Consigne a:
D'après l'extrait de page, d'où vient la terre apportée sur place pour le point d'eau ?

Extrait de page:
□ □ □ □ □
Une autre lisière près du champ : là, Emmanuel Cau verrait bien planter des pruneliers, des ronces (on aurait des mûres). On peut aussi y ajouter des arbustes avec des ronces : une protection naturelle du milieu et qui offre aux promeneurs des fruits à cueillir !

Nous sommes maintenant devant le plan d’eau artificiel aménagé depuis peu dans une partie de la clairière naturelle d’origine. Depuis de nombreuses années des chevreuils s’y arrêtent à la tombée du jour, ou la traversent dans la journée. Le point d’eau a été dessiné creusé et bâché, la terre des marais de Fampoux a été amenée sur zone. Emmanuel Cau dit :  » Dans le projet connu au Conseil Régional, il y avait la volonté de développer les milieux humides dans l’aménagement de ces espaces naturels.  » Hélène signale que l’on s’étonne ici d’un point d’eau créé artificiellement alors que le site de la citadelle est précisément environné de cours d’eau.  »

Trois chevreuils passent derrière les arbres du fond. Pour le moment l’espace autour du point d’eau est nu, la crainte qu’on peut avoir c’est que les habitants déposent dans ce plan d’eau des poissons, des tortues de Floride dont ils veulent se séparer ou s’y installent pour un pique-nique. Pour le moment l’endroit est complètement accessible. (Depuis la visite on a observé qu’un feu de bois a été allumé en haut du point d’eau et qu’une partie des arbustes plantés a été arrachée ou écrasée par piétinement).
□ □ □ □ □
Données du listing:
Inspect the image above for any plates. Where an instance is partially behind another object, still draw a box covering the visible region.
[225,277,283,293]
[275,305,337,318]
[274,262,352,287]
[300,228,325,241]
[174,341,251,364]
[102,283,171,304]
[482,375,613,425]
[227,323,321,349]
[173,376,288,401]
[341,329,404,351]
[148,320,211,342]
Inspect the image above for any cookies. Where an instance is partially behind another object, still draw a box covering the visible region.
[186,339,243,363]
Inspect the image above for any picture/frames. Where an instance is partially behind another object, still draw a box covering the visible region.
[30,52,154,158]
□ □ □ □ □
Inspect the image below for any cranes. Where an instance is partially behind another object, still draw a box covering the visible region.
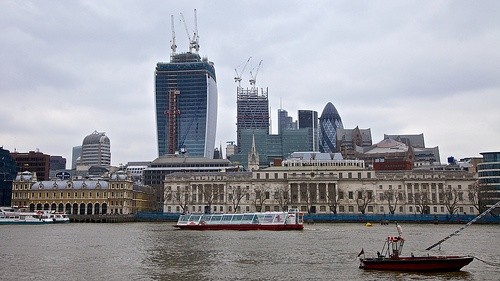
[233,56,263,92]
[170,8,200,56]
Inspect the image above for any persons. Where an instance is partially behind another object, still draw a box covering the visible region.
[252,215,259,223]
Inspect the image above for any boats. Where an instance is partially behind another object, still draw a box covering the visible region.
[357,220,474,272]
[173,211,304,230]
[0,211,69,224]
□ □ □ □ □
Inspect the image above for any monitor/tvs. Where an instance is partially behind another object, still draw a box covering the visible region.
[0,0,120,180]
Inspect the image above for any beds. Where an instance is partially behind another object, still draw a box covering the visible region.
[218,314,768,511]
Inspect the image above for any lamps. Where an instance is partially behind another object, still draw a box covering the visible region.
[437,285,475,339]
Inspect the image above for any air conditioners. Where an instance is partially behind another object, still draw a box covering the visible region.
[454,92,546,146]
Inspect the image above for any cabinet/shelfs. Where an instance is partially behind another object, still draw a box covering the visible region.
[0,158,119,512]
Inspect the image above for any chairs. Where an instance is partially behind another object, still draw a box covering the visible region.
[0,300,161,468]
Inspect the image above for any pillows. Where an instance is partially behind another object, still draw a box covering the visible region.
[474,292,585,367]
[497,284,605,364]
□ □ □ □ □
Consigne b:
Dans le listing, remplacez "cookies" par "biscuits" sur le passage qui va de la ligne contenant "Inspect the image above for any cookies." jusqu'à celle contenant "[30,52,154,158]", bornes comprises. Redonnez uniquement ces lignes, sans aucune autre modification.

Réponse complète a:
Elle vient des marais de Fampoux.

Réponse complète b:
Inspect the image above for any biscuits. Where an instance is partially behind another object, still draw a box covering the visible region.
[186,339,243,363]
Inspect the image above for any picture/frames. Where an instance is partially behind another object, still draw a box covering the visible region.
[30,52,154,158]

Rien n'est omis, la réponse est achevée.